In code systems like the Vietnamese system, the procurator is a very important institution. The procurator is in part a prosecutor but is much more than we understand a prosecutor to be. The procurator is the major investigator of crime as well as the person who supervisors or monitors the observance and implementation of the law, particularly by state authorities. So the procurator has a role of monitoring the conduct of police and prison officials as well as state officials generally. It is a very important institution.
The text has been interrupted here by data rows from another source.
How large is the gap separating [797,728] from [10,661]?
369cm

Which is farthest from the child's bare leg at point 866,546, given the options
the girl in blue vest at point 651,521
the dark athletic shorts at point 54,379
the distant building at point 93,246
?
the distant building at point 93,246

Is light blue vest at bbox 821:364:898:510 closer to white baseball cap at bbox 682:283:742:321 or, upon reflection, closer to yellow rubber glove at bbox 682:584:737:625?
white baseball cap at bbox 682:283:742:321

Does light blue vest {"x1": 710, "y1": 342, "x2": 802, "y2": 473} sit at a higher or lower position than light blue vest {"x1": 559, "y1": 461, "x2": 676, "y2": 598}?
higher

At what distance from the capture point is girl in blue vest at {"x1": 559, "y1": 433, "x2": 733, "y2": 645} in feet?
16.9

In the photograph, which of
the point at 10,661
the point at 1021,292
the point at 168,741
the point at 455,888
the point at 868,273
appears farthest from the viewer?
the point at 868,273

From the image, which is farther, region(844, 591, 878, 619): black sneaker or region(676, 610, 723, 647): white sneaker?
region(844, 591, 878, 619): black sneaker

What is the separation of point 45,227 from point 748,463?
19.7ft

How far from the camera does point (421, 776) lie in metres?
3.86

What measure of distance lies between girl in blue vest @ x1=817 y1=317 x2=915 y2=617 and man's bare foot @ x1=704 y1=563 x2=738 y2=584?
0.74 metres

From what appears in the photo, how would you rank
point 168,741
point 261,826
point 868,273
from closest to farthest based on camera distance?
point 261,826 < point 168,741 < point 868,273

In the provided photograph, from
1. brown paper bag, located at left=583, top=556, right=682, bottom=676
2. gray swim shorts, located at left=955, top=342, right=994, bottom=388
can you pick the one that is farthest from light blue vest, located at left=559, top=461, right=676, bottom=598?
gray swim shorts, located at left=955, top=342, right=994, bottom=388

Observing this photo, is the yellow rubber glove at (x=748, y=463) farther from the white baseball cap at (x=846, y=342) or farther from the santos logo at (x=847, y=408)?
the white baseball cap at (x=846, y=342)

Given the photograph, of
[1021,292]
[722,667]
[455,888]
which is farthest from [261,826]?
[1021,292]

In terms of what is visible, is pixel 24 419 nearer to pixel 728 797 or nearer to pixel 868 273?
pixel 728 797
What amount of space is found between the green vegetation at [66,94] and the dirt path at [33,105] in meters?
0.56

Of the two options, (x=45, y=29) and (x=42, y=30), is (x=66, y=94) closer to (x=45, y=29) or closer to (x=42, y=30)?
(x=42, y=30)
One of the difficulties in one party states like Vietnam is that the party tends to call the tune, especially through the horizontal organisation of state institutions. What that means is that the procurator at the local level will be responsible to the local party people. This makes it very difficult to attack local abuses such as human rights violations and corruption. The procurator may be subjected to an enormous amount of pressure from local party people, severely threatening their independence.
A significant change under the 1992 constitution was to organise the procurator's office vertically. The Chief Procurator appoints people all the way down the line and those people are responsible back up through the line to the Chief Procurator. They are no longer accountable to parallel party structures. This is not to say that all of a sudden the procurator will become a totally independent institution. But certainly it is more independent than it used to be and more capable of exercising appropriate forms of supervision over state institutions and possessing some degree of independence in deciding who to prosecute and who not to.
One of the reasons why our courts are clogged and our legal system is so expensive is that we have lost the ability to resolve many disputes at the local community level. Many of the initiatives in recent years, like community justice centres and alternative dispute resolution, are attempts to recapture those ways of resolving some conflicts.
We went to Vietnam intending to engage in serious discussions on human rights issues, on basic international human rights law, on the effectiveness or otherwise of mechanisms of protection of human rights, on the treatment of individual dissidents, and on the future developments of Vietnamese political and economic systems. Within those objectives the delegation was extremely successful. We did have very frank exchanges, we did obtain more information about dissidents, and we were able to discuss quite openly our concerns about the Vietnamese legal and political system. We have obtained many answers from Vietnamese authorities to many of our questions. There are also many things on which we were not satisfied and which will form the basis for future exchanges between Australia and Vietnam.
I hope that there will be a continuing exchange of views. This dialogue is very important for developing a much better relationship between our two countries and much better co-operation to promote human rights generally as well as economic ties. I think the dialogue will continue. The delegation was well received by the Vietnamese authorities and I certainly hope they will reciprocate by sending a similar delegation to Australia.